The hospitality industry rebounded sharply after the concerns around the Covid-19 pandemic eased and some of the key stocks of the sector took a strong leap.
For instance, the stock of Indian Hotels Company surged 102% in the last one year. In the current calendar year, it has jumped more than 52% as of August 18 closing at ₹275.40 on BSE.
The company on August 8 reported its Q1FY23 consolidated profit at ₹170.05 crore against a loss of ₹277.34 crore in the same quarter last year. The June quarter of the last year was hit by the pandemic. In Q4FY22, the profit was ₹74.19 crore.
Let's take a look at what the fundamental and technical analysis reveal about the stock.
Analyst: Nishant Srivastava, Head-Retail Broking and Distribution, Reliance Securities
Indian Hotels is adopting a new asset-light model and the third quarter is the strongest quarter seasonally which would continue to fetch a higher valuation in the near term despite the stock trading at an all-time high. The new expansion of 14 more hotels is in the pipeline which will create additional revenues going forward.
The stock has been a consistent outperformer. The industry has surpassed its pre-Covid domestic occupancy with improved room rates, and better margin guidance ahead due to higher income from management contracts and holidays in the second and third quarter will improve further overall growth in demand.
Analyst: Rahul Goud, Research Analyst- Equity Research, CapitalVia Global Research
The stock is undervalued as it has returned 101.1% over the past year and is currently selling at a price-to-book ratio of 5.11 compared to the sector PB of 5.93.
With its leading position, improving asset mix, favourable margin profile, and sound balance sheet, Indian Hotels Company is a strong investment opportunity at the present market price, in our opinion.
The company is concentrating on the asset-light strategy by increasing the hotel mix through management contracts, which is a good plan given the developing scale.
The company's mutual fund holdings have grown by 1.02% over the past three months, which is a sign of growing corporate confidence. As a sign of the business's resilience, the company earned a free cash flow of 353.6 crore in FY22 as opposed to 534.16 crore in FY21.
"For a target price of ₹315, we advise the investor to purchase the stock at the current market price of ₹275 with a stop loss of ₹255," said Goud.

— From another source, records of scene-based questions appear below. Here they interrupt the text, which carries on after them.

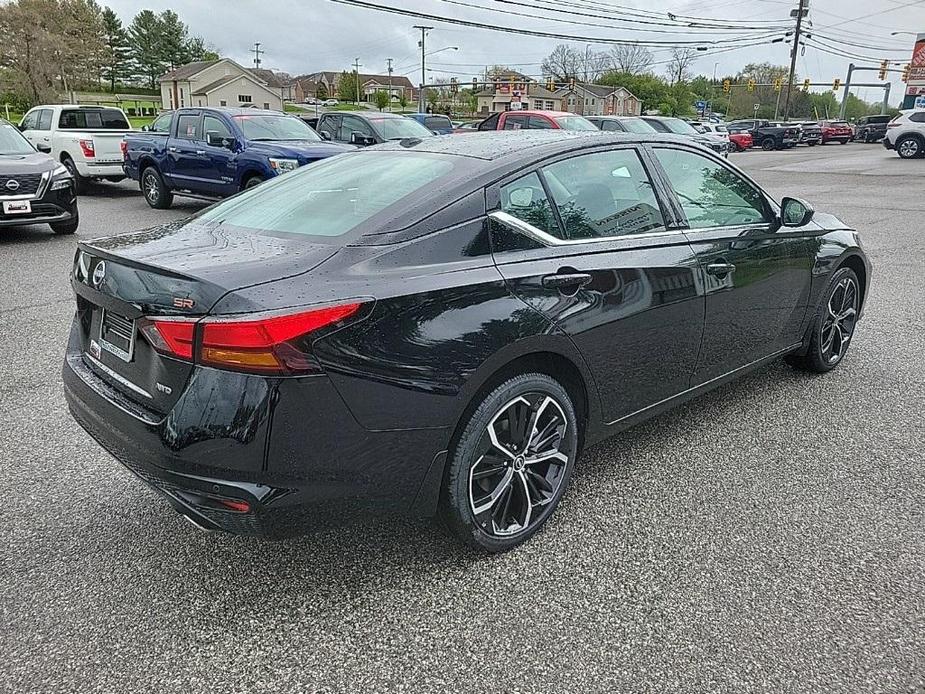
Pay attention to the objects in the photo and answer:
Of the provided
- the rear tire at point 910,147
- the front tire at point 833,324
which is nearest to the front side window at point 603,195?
the front tire at point 833,324

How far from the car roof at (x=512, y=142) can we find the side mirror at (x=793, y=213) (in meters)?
0.74

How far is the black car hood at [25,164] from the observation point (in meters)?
8.98

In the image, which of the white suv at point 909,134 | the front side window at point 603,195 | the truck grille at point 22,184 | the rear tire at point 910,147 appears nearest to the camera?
the front side window at point 603,195

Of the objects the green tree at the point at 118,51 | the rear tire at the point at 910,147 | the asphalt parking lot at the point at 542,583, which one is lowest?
the asphalt parking lot at the point at 542,583

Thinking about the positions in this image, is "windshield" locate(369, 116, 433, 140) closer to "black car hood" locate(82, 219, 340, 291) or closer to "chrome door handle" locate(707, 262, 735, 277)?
"chrome door handle" locate(707, 262, 735, 277)

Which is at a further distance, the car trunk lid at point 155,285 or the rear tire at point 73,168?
the rear tire at point 73,168

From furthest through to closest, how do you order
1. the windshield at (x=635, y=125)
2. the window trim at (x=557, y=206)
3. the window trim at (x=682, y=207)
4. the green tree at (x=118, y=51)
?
the green tree at (x=118, y=51), the windshield at (x=635, y=125), the window trim at (x=682, y=207), the window trim at (x=557, y=206)

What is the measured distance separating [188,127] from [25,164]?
3602 millimetres

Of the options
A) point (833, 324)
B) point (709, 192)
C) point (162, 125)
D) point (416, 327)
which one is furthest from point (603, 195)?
point (162, 125)

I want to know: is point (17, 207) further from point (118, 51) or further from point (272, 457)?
point (118, 51)

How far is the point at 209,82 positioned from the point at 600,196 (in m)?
83.0

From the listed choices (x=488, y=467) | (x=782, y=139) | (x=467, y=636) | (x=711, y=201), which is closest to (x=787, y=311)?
(x=711, y=201)

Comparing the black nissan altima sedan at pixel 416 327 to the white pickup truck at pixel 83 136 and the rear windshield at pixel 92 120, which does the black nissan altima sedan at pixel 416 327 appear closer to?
the white pickup truck at pixel 83 136

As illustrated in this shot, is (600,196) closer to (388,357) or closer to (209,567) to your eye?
(388,357)
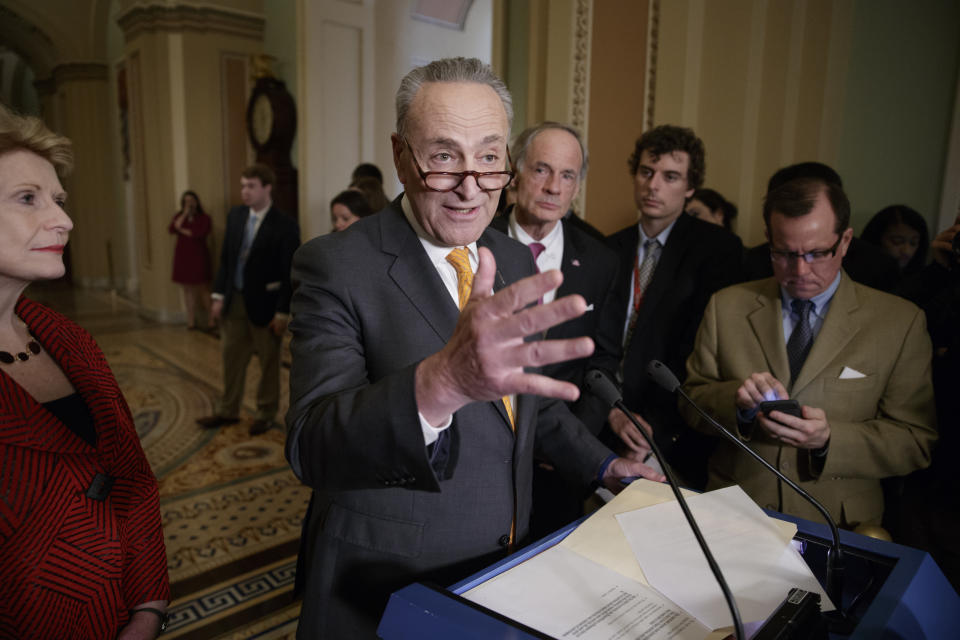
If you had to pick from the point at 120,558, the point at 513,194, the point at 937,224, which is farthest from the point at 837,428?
the point at 937,224

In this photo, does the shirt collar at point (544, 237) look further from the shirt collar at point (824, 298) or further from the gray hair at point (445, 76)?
the gray hair at point (445, 76)

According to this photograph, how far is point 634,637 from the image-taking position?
758 millimetres

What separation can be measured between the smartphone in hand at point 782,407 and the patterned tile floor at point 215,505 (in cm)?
185

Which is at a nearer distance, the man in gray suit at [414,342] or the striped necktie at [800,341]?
the man in gray suit at [414,342]

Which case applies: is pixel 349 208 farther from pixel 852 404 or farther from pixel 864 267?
pixel 852 404

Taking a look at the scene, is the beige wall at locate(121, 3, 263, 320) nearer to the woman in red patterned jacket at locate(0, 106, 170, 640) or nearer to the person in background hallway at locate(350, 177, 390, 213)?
the person in background hallway at locate(350, 177, 390, 213)

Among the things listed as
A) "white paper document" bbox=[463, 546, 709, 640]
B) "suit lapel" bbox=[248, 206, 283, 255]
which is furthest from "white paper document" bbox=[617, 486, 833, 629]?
"suit lapel" bbox=[248, 206, 283, 255]

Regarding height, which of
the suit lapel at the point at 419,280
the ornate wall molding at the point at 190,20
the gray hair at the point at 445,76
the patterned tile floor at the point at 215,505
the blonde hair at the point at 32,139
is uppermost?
the ornate wall molding at the point at 190,20

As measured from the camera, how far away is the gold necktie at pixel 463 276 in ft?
3.81

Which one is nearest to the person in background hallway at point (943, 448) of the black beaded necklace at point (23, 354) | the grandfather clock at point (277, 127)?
the black beaded necklace at point (23, 354)

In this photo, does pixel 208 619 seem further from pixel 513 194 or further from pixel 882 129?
pixel 882 129

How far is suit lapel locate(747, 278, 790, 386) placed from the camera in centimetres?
163

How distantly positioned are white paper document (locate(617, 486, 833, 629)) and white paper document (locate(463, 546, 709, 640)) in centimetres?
3

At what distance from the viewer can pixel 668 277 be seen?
89.1 inches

Analyst: Jigar S. Patel, Sr. Manager - Equity Research, Anand Rathi
On the weekly chart, this stock is near the resistance levels of approximately ₹280. Over the last one-and-half-month, the stock has seen 36% appreciation. If one is already holding, then one should book some profits between ₹275-280 levels.
Recently, the stock formed a shooting star candlestick pattern with a fair amount of volume which is a sign of weakness.
Last but not the least, the resistance levels mentioned above are also potential reversal zone of the bearish butterfly pattern (see the below chart). So, fresh buying at the counter is not advisable at the current market price, as weekly MACD (moving average convergence and divergence) is overstretched at higher levels which is a sign of exhaustion.
Analyst: Santosh Meena, Head of Research, Swastika Investmart
Indian Hotel is in a classical uptrend with higher top and higher bottom formation where it witnessed a smart V-shaped recovery from its 200-DMA (daily moving average).
However, it is not a good idea to chase momentum as it is approaching upsloping trendline resistance but any dip will be a good buying opportunity.
The previous swing high of ₹269 will be immediate support that coincides with its 20-DMA while ₹255-245 will be a sacrosanct demand zone to take fresh long positions.
On the upside, ₹290 is an immediate trendline resistance whereas ₹325 will be the next target level. Momentum indicators are looking tired in the overbought zone which poses a risk of profit booking.
According to a MintGenie poll, an average of 14 analysts have a ‘strong buy’ call on the stock.
Disclaimer: The views and recommendations are those of individual analysts or broking firms and not of MintGenie.